Last week we showed a voting harness lifted a cheap model to match the frontier one, but cost three times as much for the same score, and the one error it could not fix was a mistake the model made every single time. This week we tried the other lever. Instead of asking the cheap model the same question seven times, we asked the expensive model to write down its method once, then handed that method to the cheap model. It hit 100%, past the frontier model and past the voting harness, at a third of the voting cost. Then we ran it again and it did not.
The idea
This is the sequel to that test, on the exact same task and seed, so the numbers line up. The technique is prompt-level distillation, from a recent paper of the same name: take the strong model's reasoning, boil it down to a reusable procedure, and prepend that procedure to the weak model's prompt. No fine-tuning, no training, no new model. You pay the strong model once to write the recipe, then the cheap model follows it on every job after that.

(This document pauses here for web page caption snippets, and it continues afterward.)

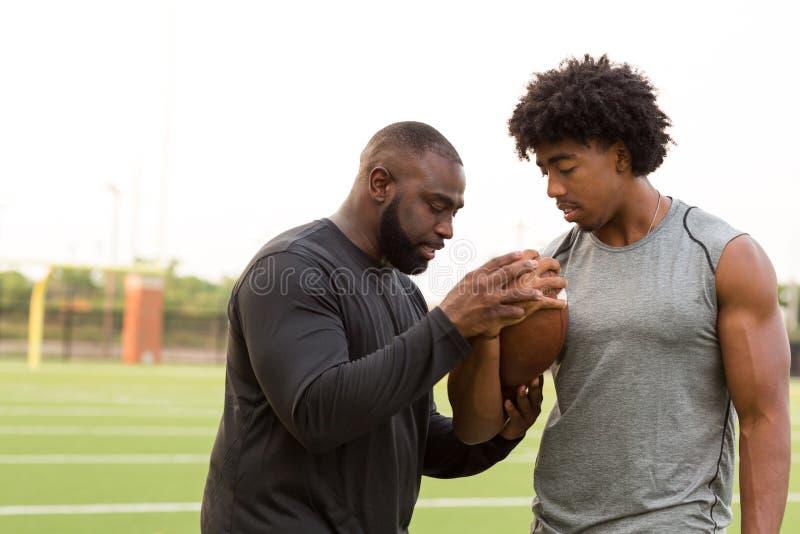 Treinador de futebol americano que treina um atleta novo foto de stock royalty free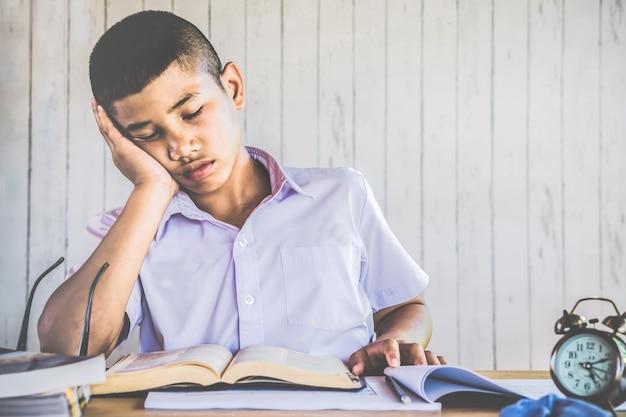 Asiatischer jungenstudent ermüdete vom in der schule studieren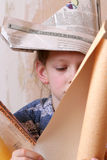 Renovation. Young girl with rolls of wallpaper Royalty Free Stock Images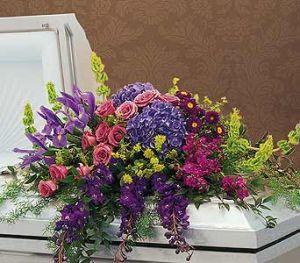 FOND REMEMBRANCE Half Casket Spray of purple delphinium, iris, bells of ireland, hydrangea, roses and more.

The reason it is worth trying is the failure we hit last time. Voting resamples the same model and takes the majority answer, so it only rescues you from random slips that cancel out. It cannot outvote a systematic mistake: if the model misreads the time window the same way every time, seven votes are seven wrong answers. Distillation does not resample. It changes the method. So in principle it can fix the exact error voting was stuck on.
What we did
Same task as before: 40 generated instances of a multi-constraint counting problem (around 40 events, each with a time, a type and a value; count how many match a type, a time window and a value range all at once). We paid Opus once to study four worked examples from a held-out seed and write a general step-by-step procedure for the task, leaning on the steps cheap models fluff (the exclusive time comparison, the inclusive value check, counting only events that pass every constraint). Then we ran Haiku once per instance, at temperature 0, with that procedure pinned to the top of its prompt. Same grading, exact match.
| Condition | Accuracy | Cost |
|---|---|---|
| Haiku, 1 shot (the cheap baseline) | 90–92.5% | $0.08 |
| Haiku, vote@7 (the harness) | 97.5% | $0.56 |
| Opus, 1 shot (the teacher) | 97.5% | $0.18 |
| Haiku + distilled procedure | 100% | $0.16 |
That $0.16 includes the one-time $0.02 we paid Opus to write the procedure, amortised across the run. The cheap model with the recipe beat the voting harness (97.5% at $0.56), beat the teacher it learned from (97.5% at $0.18), and did it for less money than either. It fixed all four of the instances the bare cheap model got wrong, including the kind of systematic filter mistake that voting kept getting wrong last week. Changing the method beat resampling the mistake.
The catch
The whole result rides on one thing: the quality of the single procedure the teacher writes. We had already run this once, on 17 June, with a different teacher draw. That run landed at 92.5%, no better than the bare baseline. The procedure fixed some instances and taught a brand new wrong habit on another, and the two cancelled out. Same code, same task, same models. One run perfect, one run flat.
So the honest headline is not "distillation wins". It is "distillation can win, big and cheap, but it is a roll of the dice on the recipe". Voting is reliable and expensive. Distillation is cheap and variable. A good procedure is worth more than seven votes; a mediocre one is worth nothing, and you do not find out which you drew until you grade it. The fix is the obvious one (write a few candidate procedures, keep the one that scores best on a held-out set), but that is back to spending, and measuring, not assuming.
Honest limits: one task type, 40 instances, two teacher draws, one cheap and one frontier model, exact-match grading. We meant to run a five-draw sweep to pin the spread properly and the workspace hit its API cap mid-run, so the variance here is two points, directional not nailed. The code and seed are public so anyone can run more. The takeaway holds either way: distilling the frontier model's method into a cheap model's prompt is a real lever, often a cheaper one than voting, and how far it lifts you is a number you measure, not a number you are sold.